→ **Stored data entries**
Start of Block

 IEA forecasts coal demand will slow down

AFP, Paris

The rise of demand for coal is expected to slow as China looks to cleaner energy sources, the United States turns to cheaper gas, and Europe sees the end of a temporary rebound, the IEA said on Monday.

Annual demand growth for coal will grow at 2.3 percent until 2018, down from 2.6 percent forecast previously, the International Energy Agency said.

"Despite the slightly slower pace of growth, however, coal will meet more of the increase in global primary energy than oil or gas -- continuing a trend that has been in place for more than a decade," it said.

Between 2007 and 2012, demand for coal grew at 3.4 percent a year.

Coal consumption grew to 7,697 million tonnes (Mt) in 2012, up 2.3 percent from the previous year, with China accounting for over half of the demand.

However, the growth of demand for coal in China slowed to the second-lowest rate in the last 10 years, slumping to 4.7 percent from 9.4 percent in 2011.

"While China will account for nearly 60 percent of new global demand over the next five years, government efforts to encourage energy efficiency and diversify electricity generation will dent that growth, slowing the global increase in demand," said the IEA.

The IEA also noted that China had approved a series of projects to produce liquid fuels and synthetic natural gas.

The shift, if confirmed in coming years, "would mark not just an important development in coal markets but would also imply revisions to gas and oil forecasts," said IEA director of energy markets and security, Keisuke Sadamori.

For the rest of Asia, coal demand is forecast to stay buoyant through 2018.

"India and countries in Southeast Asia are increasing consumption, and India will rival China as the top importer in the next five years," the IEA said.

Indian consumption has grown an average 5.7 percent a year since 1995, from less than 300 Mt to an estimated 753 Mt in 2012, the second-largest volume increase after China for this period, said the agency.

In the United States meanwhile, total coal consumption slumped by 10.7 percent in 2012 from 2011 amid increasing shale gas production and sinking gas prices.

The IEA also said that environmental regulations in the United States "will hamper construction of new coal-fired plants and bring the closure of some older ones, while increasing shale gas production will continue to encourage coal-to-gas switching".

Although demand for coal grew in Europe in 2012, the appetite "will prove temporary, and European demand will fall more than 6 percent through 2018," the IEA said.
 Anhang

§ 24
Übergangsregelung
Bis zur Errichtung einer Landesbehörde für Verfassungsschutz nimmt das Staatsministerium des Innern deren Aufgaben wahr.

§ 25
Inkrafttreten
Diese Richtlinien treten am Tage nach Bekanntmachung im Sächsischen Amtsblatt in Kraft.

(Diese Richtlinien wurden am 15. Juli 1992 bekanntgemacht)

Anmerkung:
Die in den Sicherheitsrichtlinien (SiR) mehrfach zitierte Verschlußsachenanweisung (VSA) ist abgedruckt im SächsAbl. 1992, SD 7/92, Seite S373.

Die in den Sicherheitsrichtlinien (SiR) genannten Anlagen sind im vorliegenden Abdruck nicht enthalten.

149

End of Block

→ **TASK REQUIREMENTS**
Which lines run from the one containing "The IEA also said" to the end of the entries above? Quote exactly those, and only those.

→ **RESPONSE TO THIS EXERCISE**
The IEA also said that environmental regulations in the United States "will hamper construction of new coal-fired plants and bring the closure of some older ones, while increasing shale gas production will continue to encourage coal-to-gas switching".

Although demand for coal grew in Europe in 2012, the appetite "will prove temporary, and European demand will fall more than 6 percent through 2018," the IEA said.
 Anhang

§ 24
Übergangsregelung
Bis zur Errichtung einer Landesbehörde für Verfassungsschutz nimmt das Staatsministerium des Innern deren Aufgaben wahr.

§ 25
Inkrafttreten
Diese Richtlinien treten am Tage nach Bekanntmachung im Sächsischen Amtsblatt in Kraft.

(Diese Richtlinien wurden am 15. Juli 1992 bekanntgemacht)

Anmerkung:
Die in den Sicherheitsrichtlinien (SiR) mehrfach zitierte Verschlußsachenanweisung (VSA) ist abgedruckt im SächsAbl. 1992, SD 7/92, Seite S373.

Die in den Sicherheitsrichtlinien (SiR) genannten Anlagen sind im vorliegenden Abdruck nicht enthalten.

149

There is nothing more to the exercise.